-------- Material

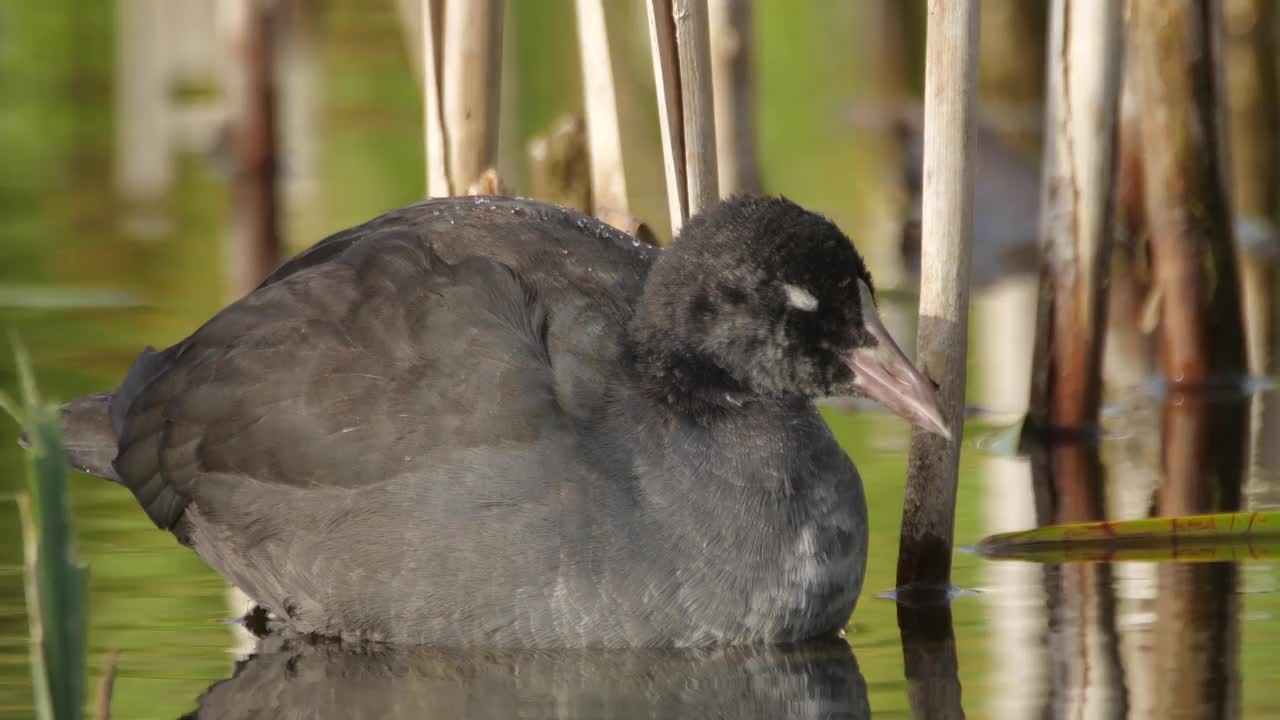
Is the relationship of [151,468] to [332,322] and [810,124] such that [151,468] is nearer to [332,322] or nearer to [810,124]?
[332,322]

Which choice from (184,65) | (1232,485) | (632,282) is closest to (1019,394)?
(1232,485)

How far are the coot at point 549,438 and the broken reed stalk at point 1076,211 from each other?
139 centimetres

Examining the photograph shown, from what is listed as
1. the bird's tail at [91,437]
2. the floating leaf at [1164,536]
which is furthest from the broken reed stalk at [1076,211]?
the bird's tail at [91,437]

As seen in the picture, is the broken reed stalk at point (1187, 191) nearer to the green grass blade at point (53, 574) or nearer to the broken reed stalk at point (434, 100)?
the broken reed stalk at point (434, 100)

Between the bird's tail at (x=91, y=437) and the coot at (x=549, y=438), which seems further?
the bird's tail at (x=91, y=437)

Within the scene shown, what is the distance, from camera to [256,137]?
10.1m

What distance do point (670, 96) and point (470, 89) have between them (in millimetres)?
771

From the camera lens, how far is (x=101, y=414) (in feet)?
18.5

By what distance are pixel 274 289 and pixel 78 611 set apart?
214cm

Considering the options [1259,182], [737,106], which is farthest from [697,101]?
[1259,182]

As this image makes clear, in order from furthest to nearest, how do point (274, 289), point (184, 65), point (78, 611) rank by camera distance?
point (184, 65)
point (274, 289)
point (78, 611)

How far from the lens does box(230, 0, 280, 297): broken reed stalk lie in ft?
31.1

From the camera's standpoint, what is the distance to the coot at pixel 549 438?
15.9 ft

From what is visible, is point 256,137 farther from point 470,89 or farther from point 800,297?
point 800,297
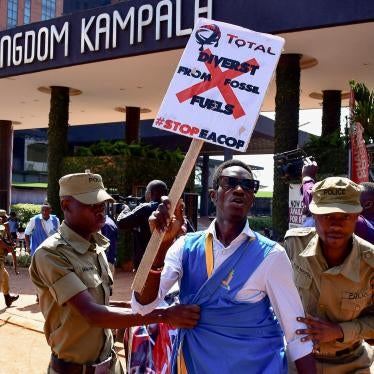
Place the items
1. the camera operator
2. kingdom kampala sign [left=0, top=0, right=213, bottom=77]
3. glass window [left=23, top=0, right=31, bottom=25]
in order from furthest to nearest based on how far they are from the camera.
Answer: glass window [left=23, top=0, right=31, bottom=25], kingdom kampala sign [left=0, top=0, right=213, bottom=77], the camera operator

----------------
-------- Material

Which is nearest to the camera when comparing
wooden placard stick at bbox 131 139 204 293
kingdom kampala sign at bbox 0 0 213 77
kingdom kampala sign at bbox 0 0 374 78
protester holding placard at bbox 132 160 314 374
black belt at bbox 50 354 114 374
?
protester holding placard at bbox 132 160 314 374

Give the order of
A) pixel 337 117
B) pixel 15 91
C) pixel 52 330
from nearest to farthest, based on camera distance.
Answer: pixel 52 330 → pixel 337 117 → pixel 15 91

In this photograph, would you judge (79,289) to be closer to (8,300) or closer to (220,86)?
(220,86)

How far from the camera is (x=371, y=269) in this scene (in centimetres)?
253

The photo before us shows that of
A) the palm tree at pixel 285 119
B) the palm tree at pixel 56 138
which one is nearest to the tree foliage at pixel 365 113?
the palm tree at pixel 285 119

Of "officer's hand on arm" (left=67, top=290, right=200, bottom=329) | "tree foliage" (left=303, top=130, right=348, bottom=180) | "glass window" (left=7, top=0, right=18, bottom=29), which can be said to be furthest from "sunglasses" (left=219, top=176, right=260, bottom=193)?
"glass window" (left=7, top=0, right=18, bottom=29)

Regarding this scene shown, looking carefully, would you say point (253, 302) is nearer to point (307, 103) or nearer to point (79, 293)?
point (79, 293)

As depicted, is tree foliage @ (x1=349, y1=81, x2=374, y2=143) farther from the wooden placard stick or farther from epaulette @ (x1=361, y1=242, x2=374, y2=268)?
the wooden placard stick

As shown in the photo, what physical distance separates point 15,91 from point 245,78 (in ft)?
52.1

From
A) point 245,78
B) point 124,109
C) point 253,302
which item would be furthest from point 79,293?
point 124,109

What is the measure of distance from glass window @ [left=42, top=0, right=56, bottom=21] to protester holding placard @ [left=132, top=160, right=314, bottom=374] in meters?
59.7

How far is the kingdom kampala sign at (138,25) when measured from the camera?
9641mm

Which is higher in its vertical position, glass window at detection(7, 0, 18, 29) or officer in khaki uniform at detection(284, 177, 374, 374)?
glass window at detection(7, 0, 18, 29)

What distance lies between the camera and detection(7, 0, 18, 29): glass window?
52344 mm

----------------

> **The task**
Tally the lines of the listing above that contain the string "this", treating uppercase and lowercase as different, and reply with the number alone.

> **Correct output**
4